1. With SIGMA’s interchangeable lenses, the Digital Lens Optimizer located within the in-camera Lens Aberration Correction function cannot be used. Therefore, please set the Digital Lens Optimizer to [OFF] before shooting.

When the Digital Lens Optimizer is switched [OFF], but “Peripheral illumination correction”, “Chromatic aberration correction” and “Distortion correction”, located within the in-camera Lens Aberration Correction function is switched [ON], the appropriate corrections can be achieved in accordance with the optical characteristics of each lens.
 

JoTomOz

I'm New Here
Nov 21, 2018
16
2
#20
Are you using a Canon lens or 3rd party lens. This can cause issues. The latest lens firmware is also needed.

1. With SIGMA’s interchangeable lenses, the Digital Lens Optimizer located within the in-camera Lens Aberration Correction function cannot be used. Therefore, please set the Digital Lens Optimizer to [OFF] before shooting.

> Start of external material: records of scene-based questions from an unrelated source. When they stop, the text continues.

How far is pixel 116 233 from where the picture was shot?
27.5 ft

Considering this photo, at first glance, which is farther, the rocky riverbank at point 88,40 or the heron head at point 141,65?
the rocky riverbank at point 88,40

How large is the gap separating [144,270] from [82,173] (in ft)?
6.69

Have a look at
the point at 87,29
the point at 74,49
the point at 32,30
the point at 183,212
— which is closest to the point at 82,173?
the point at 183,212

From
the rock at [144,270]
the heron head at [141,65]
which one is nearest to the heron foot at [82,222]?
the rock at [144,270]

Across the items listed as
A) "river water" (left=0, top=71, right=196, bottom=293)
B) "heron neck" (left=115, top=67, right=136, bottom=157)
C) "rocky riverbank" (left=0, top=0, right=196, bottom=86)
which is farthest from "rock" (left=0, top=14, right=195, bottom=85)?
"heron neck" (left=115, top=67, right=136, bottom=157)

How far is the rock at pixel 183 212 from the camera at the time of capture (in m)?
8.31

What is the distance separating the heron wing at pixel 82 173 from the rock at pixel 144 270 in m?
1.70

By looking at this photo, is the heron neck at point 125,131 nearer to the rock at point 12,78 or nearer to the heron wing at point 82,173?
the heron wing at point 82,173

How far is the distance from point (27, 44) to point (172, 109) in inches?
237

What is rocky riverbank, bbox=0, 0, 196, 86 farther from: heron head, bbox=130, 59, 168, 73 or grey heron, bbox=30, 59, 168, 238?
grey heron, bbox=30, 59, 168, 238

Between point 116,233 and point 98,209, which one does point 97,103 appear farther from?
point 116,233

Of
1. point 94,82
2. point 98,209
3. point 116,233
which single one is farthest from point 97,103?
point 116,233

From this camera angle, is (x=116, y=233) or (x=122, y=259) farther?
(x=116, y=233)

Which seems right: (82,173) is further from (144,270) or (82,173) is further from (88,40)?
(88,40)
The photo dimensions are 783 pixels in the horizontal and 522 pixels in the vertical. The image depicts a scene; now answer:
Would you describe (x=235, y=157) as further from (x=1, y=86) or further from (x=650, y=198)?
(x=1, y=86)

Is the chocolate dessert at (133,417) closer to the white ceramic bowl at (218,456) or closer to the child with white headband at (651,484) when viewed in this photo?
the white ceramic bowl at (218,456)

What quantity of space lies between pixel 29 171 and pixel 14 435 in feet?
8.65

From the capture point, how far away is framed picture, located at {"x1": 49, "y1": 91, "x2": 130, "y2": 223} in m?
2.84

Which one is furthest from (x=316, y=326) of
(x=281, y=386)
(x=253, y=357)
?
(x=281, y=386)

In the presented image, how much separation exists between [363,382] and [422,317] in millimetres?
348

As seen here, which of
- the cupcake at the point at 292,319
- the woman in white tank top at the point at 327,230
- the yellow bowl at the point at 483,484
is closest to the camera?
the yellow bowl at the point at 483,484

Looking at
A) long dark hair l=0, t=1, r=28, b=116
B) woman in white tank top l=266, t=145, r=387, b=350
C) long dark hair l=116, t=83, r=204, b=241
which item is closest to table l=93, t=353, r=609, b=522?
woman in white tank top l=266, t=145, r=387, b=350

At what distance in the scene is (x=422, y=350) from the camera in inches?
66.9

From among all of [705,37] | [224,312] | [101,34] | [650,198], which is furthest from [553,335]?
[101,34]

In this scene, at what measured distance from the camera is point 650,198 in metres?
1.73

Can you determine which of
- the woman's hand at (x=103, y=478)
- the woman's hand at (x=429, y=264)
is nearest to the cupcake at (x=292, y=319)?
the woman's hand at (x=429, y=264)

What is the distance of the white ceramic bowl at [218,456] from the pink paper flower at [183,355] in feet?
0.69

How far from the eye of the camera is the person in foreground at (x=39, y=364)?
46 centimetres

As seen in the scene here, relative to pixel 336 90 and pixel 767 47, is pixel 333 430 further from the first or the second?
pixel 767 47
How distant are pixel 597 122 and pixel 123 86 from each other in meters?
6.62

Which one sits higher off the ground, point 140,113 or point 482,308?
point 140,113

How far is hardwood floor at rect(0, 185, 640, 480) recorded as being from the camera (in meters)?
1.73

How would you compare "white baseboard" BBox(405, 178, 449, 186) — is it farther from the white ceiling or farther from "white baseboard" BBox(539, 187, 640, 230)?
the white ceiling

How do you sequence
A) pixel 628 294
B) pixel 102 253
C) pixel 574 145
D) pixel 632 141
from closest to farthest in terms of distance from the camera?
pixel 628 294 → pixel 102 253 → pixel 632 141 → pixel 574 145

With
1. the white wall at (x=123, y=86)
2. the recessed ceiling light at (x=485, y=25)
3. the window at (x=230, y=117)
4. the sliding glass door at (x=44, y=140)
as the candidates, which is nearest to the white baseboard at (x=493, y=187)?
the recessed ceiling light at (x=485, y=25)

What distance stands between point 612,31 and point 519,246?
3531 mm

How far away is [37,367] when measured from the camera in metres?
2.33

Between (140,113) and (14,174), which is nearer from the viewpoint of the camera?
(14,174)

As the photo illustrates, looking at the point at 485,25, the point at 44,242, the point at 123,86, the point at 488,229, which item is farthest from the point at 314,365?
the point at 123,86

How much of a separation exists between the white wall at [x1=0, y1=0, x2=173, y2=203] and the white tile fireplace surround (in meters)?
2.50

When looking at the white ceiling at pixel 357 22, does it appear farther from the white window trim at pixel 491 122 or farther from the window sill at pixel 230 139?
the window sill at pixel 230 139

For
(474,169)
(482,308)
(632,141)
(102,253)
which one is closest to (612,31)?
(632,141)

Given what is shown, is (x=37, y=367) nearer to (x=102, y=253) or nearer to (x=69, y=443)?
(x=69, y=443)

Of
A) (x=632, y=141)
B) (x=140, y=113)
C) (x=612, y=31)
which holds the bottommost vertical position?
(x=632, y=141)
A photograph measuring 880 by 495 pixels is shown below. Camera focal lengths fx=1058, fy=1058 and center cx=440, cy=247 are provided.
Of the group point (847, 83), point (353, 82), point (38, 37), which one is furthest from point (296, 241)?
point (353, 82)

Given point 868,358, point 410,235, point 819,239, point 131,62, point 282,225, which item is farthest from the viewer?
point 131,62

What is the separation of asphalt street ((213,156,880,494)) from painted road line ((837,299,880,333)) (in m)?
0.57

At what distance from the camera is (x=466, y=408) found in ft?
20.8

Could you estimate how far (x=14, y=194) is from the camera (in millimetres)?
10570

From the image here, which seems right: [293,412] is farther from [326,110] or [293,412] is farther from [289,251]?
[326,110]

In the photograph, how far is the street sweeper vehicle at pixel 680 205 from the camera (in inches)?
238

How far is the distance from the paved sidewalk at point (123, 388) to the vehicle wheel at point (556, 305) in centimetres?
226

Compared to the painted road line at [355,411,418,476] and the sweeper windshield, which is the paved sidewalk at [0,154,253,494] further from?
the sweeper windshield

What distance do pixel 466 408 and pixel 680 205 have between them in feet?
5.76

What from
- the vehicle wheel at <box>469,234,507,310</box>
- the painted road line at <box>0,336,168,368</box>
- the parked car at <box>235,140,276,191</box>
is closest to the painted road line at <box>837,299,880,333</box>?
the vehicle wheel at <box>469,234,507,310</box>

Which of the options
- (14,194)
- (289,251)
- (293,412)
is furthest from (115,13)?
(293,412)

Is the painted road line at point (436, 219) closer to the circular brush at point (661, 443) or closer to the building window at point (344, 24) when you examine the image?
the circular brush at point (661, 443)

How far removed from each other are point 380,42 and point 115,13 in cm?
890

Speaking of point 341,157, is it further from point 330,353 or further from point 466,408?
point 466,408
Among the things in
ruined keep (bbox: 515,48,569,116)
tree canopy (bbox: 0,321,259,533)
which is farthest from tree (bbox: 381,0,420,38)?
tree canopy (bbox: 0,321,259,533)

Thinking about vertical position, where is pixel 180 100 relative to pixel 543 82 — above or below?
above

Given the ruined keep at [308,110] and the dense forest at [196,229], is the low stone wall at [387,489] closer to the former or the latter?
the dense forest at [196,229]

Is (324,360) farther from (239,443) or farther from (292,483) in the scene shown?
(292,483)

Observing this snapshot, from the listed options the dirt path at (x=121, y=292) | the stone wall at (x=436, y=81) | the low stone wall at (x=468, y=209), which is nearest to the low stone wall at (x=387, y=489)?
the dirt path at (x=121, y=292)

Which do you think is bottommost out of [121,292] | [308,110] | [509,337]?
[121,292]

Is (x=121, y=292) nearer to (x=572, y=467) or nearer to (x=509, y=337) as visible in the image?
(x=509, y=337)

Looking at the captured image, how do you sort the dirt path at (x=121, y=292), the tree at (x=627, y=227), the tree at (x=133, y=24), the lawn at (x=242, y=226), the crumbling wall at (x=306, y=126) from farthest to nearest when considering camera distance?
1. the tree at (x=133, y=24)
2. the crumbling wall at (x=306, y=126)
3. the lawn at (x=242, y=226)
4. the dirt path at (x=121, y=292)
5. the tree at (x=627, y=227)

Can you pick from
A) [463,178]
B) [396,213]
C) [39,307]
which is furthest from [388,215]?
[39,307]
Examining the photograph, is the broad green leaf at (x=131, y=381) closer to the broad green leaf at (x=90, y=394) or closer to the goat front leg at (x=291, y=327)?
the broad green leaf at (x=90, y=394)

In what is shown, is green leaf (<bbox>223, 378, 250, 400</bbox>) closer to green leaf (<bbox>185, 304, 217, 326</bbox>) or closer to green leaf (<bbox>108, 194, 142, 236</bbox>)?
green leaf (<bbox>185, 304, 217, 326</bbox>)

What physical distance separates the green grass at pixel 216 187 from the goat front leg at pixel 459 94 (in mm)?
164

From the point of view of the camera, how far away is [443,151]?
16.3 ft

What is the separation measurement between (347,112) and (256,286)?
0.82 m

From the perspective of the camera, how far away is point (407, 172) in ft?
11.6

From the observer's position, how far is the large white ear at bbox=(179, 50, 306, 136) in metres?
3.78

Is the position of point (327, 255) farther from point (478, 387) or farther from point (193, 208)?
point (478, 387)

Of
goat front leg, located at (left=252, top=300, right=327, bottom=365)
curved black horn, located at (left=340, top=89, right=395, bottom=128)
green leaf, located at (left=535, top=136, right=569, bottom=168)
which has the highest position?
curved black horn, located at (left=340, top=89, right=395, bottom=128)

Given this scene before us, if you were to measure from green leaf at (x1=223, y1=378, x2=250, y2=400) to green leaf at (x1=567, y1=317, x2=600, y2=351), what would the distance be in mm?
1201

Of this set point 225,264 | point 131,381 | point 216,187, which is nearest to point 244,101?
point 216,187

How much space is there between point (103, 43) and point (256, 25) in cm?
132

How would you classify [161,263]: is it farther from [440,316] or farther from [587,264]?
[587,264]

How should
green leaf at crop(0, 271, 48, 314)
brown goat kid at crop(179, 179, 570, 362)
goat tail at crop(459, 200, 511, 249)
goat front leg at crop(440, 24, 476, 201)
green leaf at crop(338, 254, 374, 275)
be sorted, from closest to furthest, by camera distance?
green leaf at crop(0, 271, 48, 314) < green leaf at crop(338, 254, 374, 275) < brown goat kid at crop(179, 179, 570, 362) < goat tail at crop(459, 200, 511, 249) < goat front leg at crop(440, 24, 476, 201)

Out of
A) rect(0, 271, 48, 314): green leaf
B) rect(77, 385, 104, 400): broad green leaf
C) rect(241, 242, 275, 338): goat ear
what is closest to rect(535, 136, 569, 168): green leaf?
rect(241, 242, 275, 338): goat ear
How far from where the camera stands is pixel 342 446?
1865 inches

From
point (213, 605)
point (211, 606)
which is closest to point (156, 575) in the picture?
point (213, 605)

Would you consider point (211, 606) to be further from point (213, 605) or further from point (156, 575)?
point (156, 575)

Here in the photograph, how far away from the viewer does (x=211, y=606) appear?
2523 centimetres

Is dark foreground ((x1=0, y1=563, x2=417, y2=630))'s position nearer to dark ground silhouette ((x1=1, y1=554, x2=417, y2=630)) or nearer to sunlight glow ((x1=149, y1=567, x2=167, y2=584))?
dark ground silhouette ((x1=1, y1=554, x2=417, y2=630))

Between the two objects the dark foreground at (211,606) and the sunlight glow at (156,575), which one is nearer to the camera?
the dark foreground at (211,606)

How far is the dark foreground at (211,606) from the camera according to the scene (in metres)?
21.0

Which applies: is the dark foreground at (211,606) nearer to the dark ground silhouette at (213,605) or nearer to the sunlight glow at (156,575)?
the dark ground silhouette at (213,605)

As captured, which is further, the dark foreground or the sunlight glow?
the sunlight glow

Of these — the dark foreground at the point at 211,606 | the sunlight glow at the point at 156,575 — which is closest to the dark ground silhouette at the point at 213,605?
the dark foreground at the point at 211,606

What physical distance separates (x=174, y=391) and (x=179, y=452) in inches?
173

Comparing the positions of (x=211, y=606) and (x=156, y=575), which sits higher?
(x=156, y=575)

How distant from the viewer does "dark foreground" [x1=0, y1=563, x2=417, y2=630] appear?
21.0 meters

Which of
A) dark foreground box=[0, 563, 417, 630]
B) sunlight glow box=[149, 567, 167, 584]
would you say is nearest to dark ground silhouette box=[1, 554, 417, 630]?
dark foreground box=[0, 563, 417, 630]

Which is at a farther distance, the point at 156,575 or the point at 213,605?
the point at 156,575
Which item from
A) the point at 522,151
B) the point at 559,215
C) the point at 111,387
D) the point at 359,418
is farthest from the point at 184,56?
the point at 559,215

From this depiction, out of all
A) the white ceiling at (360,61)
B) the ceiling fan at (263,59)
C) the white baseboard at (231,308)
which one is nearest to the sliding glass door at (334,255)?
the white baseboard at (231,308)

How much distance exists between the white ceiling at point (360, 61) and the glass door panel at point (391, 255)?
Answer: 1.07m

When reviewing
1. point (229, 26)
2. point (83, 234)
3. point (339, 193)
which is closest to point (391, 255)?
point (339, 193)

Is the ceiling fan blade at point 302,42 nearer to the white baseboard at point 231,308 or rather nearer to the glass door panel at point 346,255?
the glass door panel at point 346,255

When the Digital Lens Optimizer is switched [OFF], but “Peripheral illumination correction”, “Chromatic aberration correction” and “Distortion correction”, located within the in-camera Lens Aberration Correction function is switched [ON], the appropriate corrections can be achieved in accordance with the optical characteristics of each lens.
Canon lenses both times. With the first copy of the camera was with the ef 40mm 2.8 (would have to check the files but cant remember what the other lens was- but was definitely canon). Second copy of the camera (and above photos) with the new rf 35mm 1.8 (which you can’t tell from the photos but is actually a great lens and fun to use).

Even with the canon lenses I thought perhaps it was the lens corrections but I thought those corrections are only made to the JPEGs? The raw files are also showing the problem.

In terms of lens firmware- for not exactly newly released ef lenses surely such a new camera has the latest?